Problem requirements - Every record must be transcribed in its entirety, apart from the images, which are to be omitted.

Entries taken from a collection
== Segment start ==

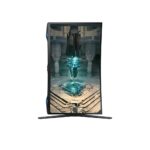 SAMSUNG 32" Odyssey G6 BG650 2K 240Hz 1ms VA Curved HDR Speaker HDMI 2.1 Smart Gaming Monitor, 32G6 - Image 2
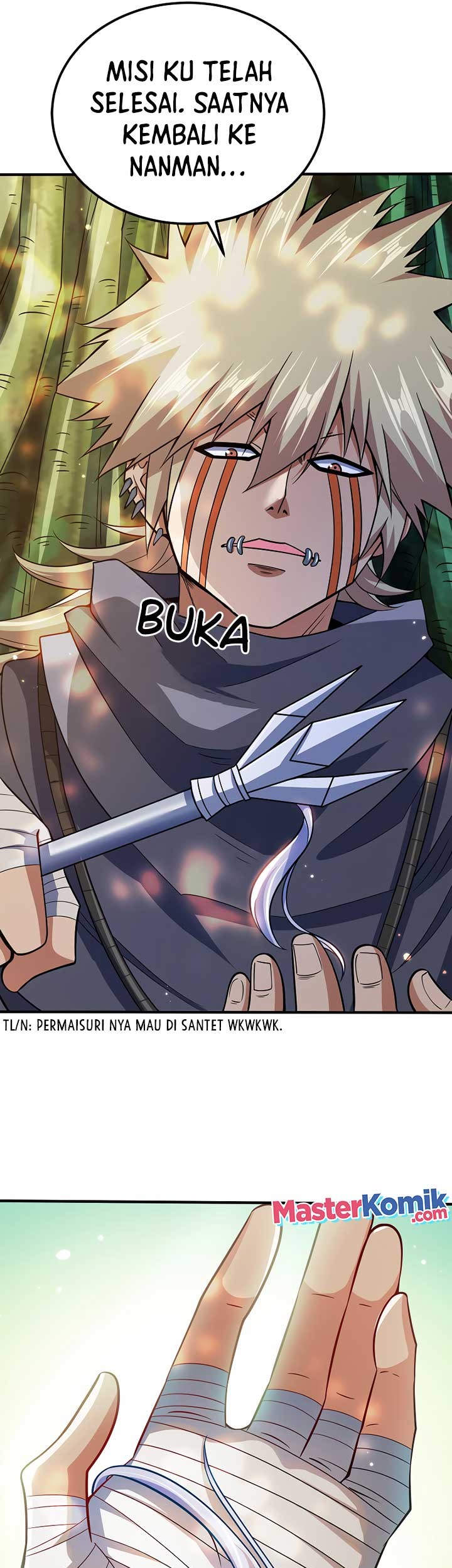 My Lady Is Actually the Empress? Chapter 79 Gambar 34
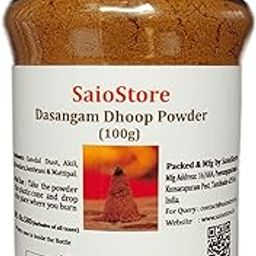 SaioStore Orginal Dasangam Powder - 100grams, Brown-picture-21
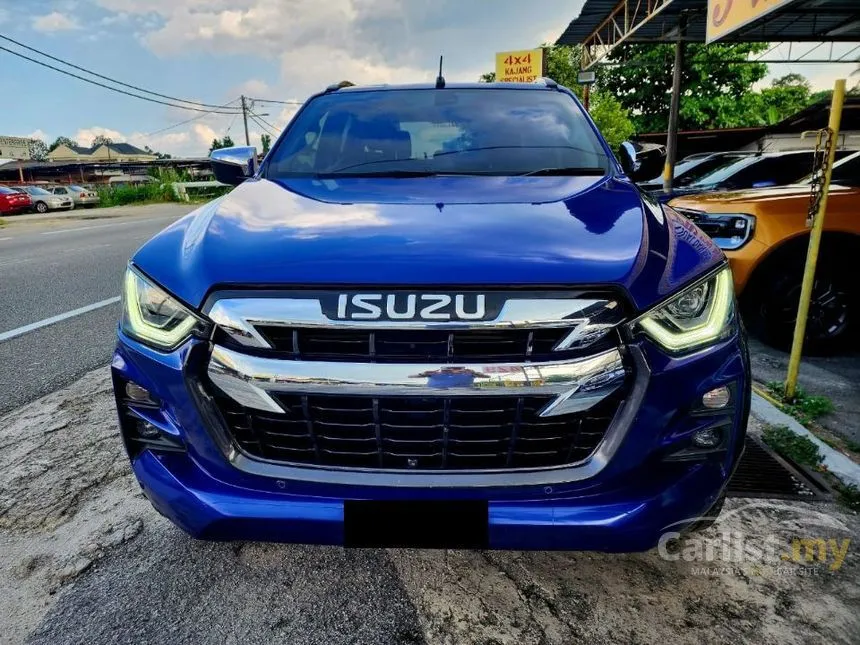 2021 Isuzu D-Max Premium Dual Cab 4x4 Pickup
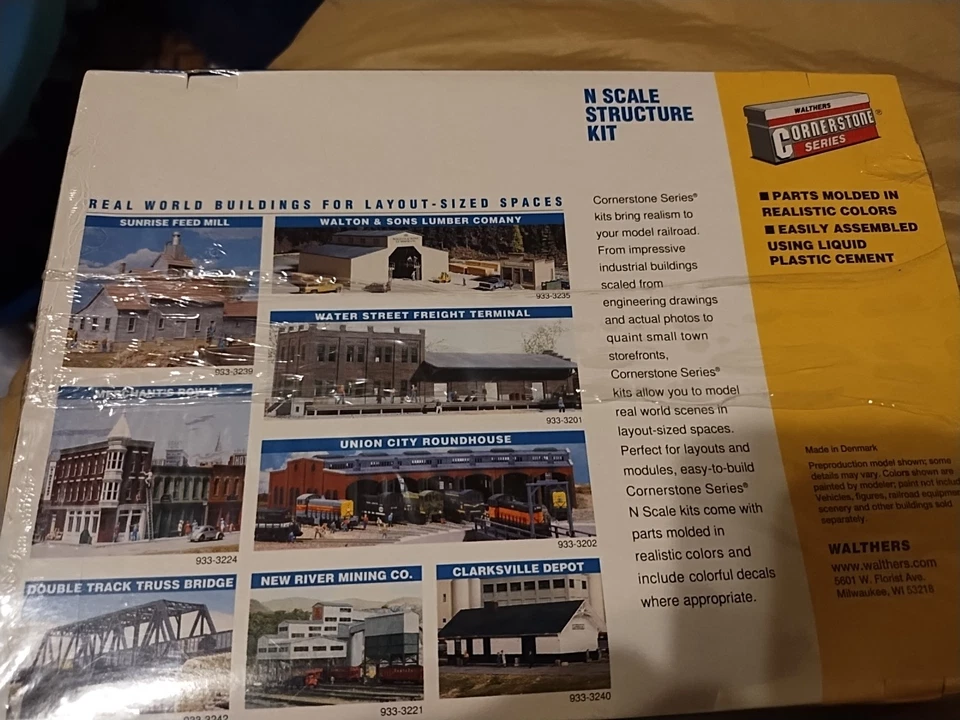 Walther's Cornerstone N-Scale Gateman's Tower Kit | NEW - Image 2 of 2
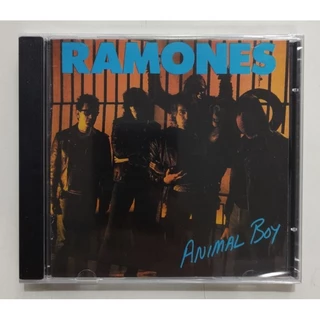 CD - RAMONES - ( ANIMAL BOY ) - IMPORTADO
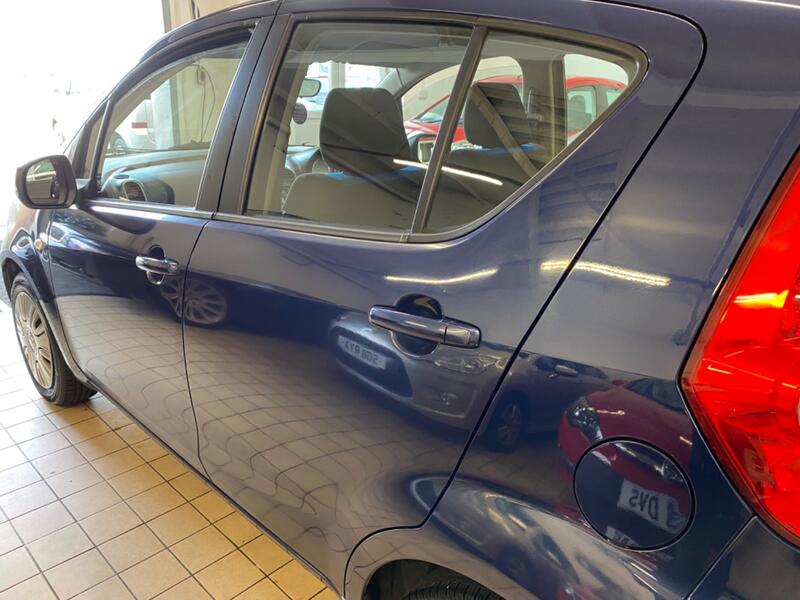 VAUXHALL AGILA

== Segment end ==

Your solution -
 SAMSUNG 32" Odyssey G6 BG650 2K 240Hz 1ms VA Curved HDR Speaker HDMI 2.1 Smart Gaming Monitor, 32G6 - Image 2
 My Lady Is Actually the Empress? Chapter 79 Gambar 34
 SaioStore Orginal Dasangam Powder - 100grams, Brown-picture-21
 2021 Isuzu D-Max Premium Dual Cab 4x4 Pickup
 Walther's Cornerstone N-Scale Gateman's Tower Kit | NEW - Image 2 of 2
 CD - RAMONES - ( ANIMAL BOY ) - IMPORTADO
 VAUXHALL AGILA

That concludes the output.